Hematuria is a condition where there is blood in the urine. If this happens, it may be nothing to worry about or it may be a sign of a serious condition, because hematuria is a symptom of another condition or disorder rather than a condition in and of itself. It may be idiopathic or benign, or it can be a sign that there is a kidney stone or a tumor in the urinary tract (kidneys, ureters, urinary bladder, prostate, and urethra), ranging from trivial to lethal. Occasionally “hemoglobinuria” is used synonymously, although more precisely it refers only to hemoglobin in the urine.
If blood in the urine is visible with the naked eye, meaning the urine is pink or red in color due to the red blood cells present, like in Joe’s case, this is called gross hematuria. When blood is only visible when looked at under a microscope, meaning the urine looks normal with the naked eye, this is called microscopic hematuria. A person with microscopic hematuria may not even realize anything is wrong until they have a urine test performed.
Causes, Sign and Symptoms of Hematuria
The causes of gross and microscopic hematuria are similar and may result from bleeding anywhere along the urinary tract. One cannot readily distinguish between blood originating in the kidneys, ureters, bladder, or urethra. Infection of the urine, (often called a urinary tract infection or UTI) stemming either from the kidneys or bladder, is a common cause of microscopic hematuria. Urine is naturally sterile and should not contain bacteria. Kidney and bladder stones can cause irritation and abrasion of the urinary tract, leading to microscopic or gross hematuria. Sometimes hematuria is minor enough where no treatment is necessary, but if it’s caused by a serious condition, it needs to be addressed.
Hematuria can also be associated with renal (kidney) disease, as well as hematologic disorders involving the body’s clotting system. Medications that increase the risk of bleeding, such as aspirin, warfarin (Coumadin), or clopidogrel (Plavix), may also lead to bloody urine. Lastly, cancer anywhere along the urinary tract can present with hematuria.
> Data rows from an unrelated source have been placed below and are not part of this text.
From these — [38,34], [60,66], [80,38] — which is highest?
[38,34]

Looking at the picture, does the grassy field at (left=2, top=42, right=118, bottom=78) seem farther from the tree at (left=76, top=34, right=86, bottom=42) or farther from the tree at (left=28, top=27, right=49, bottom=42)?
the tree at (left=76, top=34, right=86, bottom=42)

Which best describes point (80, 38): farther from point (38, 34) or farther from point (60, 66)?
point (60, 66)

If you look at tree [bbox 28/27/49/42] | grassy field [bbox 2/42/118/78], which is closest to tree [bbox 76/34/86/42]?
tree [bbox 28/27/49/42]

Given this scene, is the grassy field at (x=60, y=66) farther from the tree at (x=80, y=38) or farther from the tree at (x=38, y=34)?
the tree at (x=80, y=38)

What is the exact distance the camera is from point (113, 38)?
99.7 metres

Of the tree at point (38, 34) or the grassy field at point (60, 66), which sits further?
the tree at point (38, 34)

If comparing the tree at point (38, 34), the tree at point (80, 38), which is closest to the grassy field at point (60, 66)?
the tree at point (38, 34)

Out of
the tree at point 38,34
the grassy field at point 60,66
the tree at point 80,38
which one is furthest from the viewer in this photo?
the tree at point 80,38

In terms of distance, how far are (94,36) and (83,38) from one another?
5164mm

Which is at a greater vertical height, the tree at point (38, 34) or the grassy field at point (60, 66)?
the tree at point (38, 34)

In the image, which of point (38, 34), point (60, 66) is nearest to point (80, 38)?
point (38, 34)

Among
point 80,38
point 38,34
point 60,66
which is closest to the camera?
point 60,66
More serious reasons people may have hematuria include:
- bladder or kidney cancer
- inflammation of the kidney, urethra, bladder, or prostate—a walnut-shaped gland in men that surrounds the urethra and helps make semen
- blood-clotting disorders, such as hemophilia
- sickle cell disease—a genetic disorder in which a person’s body makes abnormally shaped red blood cells
- polycystic kidney disease—a genetic disorder in which many cysts grow on a person’s kidneys
People with gross hematuria have urine that is pink, red, or brown. Even a small amount of blood in the urine can cause urine to change color. In most cases, people with gross hematuria do not have other signs and symptoms. People with gross hematuria that includes blood clots in the urine may have bladder pain or pain in the back.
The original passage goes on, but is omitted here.